Operasi di ladang gas Shah milik Uni Emirat Arab (UEA) dihentikan sementara setelah fasilitas tersebut diserang drone pada Senin (16/3). Ladang gas yang terletak sekitar 180 kilometer barat daya Abu Dhabi itu merupakan salah satu fasilitas gas terbesar di dunia.

SUARAMILENIAL.ID
, JAKARTA
– Operasi di ladang gas Shah milik Uni Emirat Arab (UEA) dihentikan sementara setelah fasilitas tersebut diserang drone pada Senin (16/3). Ladang gas yang terletak sekitar 180 kilometer barat daya Abu Dhabi itu merupakan salah satu fasilitas gas terbesar di dunia.

Otoritas setempat menyatakan kebakaran yang sempat terjadi akibat serangan tersebut telah berhasil dikendalikan. Meski demikian, aktivitas produksi di fasilitas tersebut untuk sementara dihentikan guna memastikan keamanan operasional.

Mengutip laporan Reuters, kantor media pemerintah Abu Dhabi menyebut tidak ada korban luka dalam insiden serangan drone tersebut.

Ladang gas Shah diketahui memiliki peran penting dalam produksi energi UEA. Berdasarkan data dari situs ADNOC dan Energy Institute, fasilitas tersebut mampu memproduksi sekitar 1,28 miliar kaki kubik standar gas per hari, atau sekitar seperlima dari total produksi gas Uni Emirat Arab.

Selain gas, fasilitas ini juga menghasilkan sekitar 4,2 juta ton sulfur per tahun, setara dengan sekitar 5 persen pasokan sulfur global.

Di tengah meningkatnya ketegangan geopolitik di kawasan, produksi minyak harian UEA dilaporkan turut terdampak.

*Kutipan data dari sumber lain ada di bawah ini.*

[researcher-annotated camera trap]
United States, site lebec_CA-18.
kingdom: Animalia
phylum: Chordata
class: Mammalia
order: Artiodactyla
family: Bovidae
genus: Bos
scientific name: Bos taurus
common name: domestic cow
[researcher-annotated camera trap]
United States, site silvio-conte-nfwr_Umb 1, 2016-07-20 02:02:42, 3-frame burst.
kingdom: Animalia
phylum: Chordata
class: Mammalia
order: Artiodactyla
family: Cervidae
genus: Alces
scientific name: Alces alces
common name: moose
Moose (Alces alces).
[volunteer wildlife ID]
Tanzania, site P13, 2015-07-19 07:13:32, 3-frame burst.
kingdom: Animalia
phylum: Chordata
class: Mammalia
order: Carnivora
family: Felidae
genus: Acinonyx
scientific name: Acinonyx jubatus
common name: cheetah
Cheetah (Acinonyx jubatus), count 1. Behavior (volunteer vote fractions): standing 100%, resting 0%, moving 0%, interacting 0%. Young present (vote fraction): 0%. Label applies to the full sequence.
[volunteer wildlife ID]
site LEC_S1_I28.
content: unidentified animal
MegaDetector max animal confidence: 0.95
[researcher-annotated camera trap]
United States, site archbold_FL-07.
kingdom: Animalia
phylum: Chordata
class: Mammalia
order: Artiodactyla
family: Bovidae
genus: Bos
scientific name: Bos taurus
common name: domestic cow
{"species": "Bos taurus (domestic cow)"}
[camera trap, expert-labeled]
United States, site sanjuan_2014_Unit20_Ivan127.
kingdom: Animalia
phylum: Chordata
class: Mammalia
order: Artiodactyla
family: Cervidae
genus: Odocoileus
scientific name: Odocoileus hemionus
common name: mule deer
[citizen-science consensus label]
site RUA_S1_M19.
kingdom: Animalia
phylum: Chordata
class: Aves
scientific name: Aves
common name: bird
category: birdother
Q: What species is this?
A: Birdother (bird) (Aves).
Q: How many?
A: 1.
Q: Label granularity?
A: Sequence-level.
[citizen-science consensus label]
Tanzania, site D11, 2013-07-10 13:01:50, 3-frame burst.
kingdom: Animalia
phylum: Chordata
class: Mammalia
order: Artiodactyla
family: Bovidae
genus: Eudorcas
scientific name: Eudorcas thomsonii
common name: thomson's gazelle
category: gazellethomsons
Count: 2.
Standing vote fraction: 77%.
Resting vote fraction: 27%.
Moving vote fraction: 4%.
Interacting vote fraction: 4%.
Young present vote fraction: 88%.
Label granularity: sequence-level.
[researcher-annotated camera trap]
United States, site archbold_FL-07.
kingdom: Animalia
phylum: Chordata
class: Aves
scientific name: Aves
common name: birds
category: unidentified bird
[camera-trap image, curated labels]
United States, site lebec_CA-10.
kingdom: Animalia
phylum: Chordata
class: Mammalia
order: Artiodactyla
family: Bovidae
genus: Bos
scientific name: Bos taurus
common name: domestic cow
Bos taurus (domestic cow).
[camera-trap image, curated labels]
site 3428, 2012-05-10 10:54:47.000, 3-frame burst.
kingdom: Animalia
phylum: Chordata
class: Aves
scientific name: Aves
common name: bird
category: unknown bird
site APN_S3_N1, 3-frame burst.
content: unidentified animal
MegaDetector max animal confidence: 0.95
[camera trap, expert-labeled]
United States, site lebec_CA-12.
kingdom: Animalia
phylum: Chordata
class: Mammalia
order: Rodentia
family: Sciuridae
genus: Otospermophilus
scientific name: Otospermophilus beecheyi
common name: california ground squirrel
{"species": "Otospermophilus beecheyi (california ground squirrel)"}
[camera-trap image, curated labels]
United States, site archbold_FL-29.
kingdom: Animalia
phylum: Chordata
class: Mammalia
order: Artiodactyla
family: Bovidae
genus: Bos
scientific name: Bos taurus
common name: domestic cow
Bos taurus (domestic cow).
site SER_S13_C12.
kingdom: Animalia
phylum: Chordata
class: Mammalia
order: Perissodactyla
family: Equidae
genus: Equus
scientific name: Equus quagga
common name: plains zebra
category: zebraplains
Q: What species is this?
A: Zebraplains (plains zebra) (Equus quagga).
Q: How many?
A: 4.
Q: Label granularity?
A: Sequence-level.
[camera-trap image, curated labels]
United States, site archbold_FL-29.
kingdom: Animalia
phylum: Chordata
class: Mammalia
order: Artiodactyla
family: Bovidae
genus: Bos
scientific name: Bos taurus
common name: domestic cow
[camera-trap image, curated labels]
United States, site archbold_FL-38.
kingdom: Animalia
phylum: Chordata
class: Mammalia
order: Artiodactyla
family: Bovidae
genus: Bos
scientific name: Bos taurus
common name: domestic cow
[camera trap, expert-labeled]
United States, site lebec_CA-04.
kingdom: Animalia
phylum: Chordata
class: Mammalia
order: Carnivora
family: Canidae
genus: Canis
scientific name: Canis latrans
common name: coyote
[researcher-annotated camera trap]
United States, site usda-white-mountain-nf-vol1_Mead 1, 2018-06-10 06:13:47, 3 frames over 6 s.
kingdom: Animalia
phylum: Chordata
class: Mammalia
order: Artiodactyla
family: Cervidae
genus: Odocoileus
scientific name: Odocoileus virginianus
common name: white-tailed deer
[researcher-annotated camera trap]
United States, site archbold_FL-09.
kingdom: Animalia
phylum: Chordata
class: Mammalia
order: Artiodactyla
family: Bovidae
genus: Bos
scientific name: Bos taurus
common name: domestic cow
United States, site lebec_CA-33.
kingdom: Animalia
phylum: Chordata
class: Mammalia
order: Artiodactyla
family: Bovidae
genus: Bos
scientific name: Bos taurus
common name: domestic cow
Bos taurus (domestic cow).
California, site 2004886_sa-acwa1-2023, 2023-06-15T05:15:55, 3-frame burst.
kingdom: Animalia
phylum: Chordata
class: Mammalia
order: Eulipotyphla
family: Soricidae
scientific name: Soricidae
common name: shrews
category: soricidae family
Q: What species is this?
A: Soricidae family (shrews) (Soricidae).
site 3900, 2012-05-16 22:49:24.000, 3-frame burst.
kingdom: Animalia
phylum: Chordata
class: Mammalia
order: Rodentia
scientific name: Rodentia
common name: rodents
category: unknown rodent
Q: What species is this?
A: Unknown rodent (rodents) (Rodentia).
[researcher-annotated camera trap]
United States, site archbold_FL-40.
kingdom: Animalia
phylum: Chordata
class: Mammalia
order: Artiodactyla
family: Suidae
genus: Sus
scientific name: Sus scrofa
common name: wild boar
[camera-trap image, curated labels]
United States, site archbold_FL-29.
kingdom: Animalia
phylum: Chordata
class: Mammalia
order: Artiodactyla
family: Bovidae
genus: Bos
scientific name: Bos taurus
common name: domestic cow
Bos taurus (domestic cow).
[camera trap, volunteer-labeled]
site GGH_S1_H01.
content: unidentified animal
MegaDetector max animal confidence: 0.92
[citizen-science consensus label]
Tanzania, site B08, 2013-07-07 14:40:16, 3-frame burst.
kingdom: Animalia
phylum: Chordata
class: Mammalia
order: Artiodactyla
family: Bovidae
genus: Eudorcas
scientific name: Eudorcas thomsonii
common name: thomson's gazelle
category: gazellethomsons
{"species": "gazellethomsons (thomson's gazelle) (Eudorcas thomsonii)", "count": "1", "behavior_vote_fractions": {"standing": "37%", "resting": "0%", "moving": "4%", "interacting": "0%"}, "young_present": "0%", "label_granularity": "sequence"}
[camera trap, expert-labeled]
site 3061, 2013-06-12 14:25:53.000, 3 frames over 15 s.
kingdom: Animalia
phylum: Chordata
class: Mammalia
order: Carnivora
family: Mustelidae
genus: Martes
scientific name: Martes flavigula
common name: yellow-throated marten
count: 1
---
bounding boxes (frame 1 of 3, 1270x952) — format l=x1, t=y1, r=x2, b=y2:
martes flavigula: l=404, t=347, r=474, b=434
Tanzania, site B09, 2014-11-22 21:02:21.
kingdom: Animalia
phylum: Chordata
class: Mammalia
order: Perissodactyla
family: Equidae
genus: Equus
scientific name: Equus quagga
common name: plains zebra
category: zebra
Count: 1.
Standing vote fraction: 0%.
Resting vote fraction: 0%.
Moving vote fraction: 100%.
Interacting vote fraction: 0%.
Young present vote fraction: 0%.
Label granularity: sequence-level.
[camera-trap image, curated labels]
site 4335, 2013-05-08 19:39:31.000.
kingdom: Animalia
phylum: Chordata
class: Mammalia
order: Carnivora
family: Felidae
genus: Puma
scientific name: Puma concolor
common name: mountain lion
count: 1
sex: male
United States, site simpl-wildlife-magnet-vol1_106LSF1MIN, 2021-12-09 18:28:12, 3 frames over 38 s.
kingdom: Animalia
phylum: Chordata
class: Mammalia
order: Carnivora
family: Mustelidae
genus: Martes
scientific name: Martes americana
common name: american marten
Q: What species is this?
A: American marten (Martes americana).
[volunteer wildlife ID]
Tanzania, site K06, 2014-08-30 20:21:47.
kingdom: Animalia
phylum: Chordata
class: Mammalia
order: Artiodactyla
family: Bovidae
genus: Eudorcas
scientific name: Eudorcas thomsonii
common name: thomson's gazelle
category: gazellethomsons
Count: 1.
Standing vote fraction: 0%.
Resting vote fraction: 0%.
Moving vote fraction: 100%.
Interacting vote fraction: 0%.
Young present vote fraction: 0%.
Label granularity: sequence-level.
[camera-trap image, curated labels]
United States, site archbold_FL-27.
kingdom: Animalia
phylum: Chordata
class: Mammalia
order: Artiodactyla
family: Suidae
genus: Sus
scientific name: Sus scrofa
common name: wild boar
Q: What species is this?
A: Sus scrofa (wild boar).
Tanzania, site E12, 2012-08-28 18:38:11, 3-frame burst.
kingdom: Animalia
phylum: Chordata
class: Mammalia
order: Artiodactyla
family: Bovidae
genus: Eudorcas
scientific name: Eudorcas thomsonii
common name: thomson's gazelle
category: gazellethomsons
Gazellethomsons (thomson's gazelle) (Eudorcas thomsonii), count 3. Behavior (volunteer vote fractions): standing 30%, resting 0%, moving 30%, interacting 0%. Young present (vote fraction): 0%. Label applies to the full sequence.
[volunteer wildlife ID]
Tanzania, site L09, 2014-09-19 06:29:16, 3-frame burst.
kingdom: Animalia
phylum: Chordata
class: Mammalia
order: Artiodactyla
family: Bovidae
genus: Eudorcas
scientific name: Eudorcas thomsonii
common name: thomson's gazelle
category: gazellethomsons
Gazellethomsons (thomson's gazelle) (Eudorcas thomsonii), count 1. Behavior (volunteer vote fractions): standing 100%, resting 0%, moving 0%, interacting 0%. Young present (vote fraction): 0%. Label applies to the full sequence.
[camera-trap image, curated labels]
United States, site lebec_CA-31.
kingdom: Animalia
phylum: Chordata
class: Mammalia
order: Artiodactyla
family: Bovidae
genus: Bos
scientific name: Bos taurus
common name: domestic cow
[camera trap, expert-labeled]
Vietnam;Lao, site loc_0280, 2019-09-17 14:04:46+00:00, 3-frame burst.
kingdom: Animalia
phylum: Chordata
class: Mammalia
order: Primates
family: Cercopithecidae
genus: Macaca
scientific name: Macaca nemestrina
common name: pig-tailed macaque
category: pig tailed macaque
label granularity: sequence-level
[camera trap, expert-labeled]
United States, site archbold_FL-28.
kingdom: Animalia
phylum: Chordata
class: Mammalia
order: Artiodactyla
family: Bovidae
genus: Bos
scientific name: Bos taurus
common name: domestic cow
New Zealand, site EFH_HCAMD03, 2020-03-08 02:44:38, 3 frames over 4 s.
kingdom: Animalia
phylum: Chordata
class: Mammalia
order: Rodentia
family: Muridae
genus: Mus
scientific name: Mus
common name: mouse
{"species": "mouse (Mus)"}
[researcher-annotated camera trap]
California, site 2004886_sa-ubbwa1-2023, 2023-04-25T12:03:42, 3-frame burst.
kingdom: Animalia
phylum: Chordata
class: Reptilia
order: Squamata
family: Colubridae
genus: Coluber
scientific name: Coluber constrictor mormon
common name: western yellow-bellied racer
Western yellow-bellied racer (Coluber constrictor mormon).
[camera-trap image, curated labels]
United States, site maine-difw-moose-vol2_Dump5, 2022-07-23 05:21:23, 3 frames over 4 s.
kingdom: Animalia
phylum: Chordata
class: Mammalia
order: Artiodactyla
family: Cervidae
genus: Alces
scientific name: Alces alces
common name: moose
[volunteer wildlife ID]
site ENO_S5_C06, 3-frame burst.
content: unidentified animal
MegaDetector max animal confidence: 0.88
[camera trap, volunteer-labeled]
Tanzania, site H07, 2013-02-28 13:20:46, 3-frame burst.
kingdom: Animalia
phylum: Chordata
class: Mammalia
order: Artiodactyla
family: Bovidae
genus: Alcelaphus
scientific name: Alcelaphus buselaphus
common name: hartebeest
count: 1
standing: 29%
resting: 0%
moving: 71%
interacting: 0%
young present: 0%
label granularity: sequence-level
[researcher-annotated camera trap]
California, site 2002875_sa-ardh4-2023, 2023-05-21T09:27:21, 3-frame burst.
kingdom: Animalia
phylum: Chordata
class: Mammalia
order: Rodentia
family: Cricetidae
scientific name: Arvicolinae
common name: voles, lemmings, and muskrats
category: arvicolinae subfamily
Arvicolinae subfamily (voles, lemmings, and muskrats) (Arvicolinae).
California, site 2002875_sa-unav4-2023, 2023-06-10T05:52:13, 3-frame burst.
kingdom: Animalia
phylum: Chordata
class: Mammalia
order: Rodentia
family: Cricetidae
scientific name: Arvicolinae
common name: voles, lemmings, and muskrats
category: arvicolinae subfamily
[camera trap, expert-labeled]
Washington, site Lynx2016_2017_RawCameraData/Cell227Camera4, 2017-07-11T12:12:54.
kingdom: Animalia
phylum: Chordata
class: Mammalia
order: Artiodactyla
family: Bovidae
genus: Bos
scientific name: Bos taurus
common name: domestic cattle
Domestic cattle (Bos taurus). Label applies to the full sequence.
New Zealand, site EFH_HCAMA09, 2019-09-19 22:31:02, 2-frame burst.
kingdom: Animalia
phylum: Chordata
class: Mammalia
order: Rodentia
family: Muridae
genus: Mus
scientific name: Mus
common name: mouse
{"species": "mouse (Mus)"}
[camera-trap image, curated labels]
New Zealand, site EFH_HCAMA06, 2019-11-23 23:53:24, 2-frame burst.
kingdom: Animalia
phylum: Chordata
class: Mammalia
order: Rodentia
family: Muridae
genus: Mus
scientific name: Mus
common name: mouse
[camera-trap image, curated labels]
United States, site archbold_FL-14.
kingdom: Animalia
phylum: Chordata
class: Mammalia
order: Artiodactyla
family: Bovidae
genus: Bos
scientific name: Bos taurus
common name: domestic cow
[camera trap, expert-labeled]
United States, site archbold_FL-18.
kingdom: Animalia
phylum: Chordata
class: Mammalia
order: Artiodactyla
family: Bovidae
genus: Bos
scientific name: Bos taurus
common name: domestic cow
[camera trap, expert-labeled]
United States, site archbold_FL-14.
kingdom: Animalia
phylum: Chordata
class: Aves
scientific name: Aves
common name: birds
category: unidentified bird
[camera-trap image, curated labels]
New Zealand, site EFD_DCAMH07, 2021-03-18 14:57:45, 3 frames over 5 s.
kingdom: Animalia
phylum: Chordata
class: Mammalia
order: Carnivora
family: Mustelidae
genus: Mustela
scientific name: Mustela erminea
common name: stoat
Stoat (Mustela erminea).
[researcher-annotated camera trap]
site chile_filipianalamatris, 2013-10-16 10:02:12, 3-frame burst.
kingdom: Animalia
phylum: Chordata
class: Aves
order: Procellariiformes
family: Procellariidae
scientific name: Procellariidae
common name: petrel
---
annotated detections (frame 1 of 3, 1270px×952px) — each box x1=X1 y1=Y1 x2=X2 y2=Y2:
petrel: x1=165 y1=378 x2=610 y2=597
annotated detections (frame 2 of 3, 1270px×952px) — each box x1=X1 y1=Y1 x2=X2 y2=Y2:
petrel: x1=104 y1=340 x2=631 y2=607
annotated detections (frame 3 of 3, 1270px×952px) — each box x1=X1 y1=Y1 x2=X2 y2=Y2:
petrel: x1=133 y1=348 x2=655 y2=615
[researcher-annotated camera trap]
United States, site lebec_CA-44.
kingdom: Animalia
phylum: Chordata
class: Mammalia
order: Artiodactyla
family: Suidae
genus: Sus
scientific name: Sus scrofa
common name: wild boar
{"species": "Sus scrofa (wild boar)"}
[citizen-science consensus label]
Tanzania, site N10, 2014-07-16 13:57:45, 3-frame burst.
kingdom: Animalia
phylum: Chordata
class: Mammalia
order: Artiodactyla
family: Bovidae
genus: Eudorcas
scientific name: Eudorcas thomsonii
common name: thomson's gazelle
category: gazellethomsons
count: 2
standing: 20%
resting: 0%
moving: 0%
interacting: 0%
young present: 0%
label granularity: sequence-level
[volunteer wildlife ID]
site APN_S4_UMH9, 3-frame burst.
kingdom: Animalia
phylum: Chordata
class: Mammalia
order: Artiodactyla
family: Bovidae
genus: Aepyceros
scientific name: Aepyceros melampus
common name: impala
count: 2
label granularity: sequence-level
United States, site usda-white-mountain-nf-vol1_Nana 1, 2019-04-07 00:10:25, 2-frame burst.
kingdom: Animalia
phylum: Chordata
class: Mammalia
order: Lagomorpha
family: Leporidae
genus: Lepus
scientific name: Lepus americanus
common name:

Konflik antara Amerika Serikat dan Israel melawan Iran yang berujung pada penutupan Selat Hormuz membuat produksi minyak negara tersebut turun lebih dari setengahnya.

Dua sumber Reuters menyebut situasi keamanan yang memanas memaksa perusahaan minyak milik negara UEA, ADNOC, melakukan penghentian produksi secara luas di sejumlah fasilitas energi.

Tidak hanya itu, aktivitas pemuatan minyak di Pelabuhan Fujairah, salah satu terminal ekspor utama UEA, juga sempat dihentikan dua kali dalam beberapa hari terakhir akibat serangan drone terpisah. Namun sebagian kegiatan pemuatan minyak di pelabuhan tersebut kini dilaporkan sudah kembali berjalan.

Insiden ini menambah daftar gangguan terhadap infrastruktur energi di kawasan Timur Tengah yang belakangan semakin sering terjadi di tengah eskalasi konflik regional.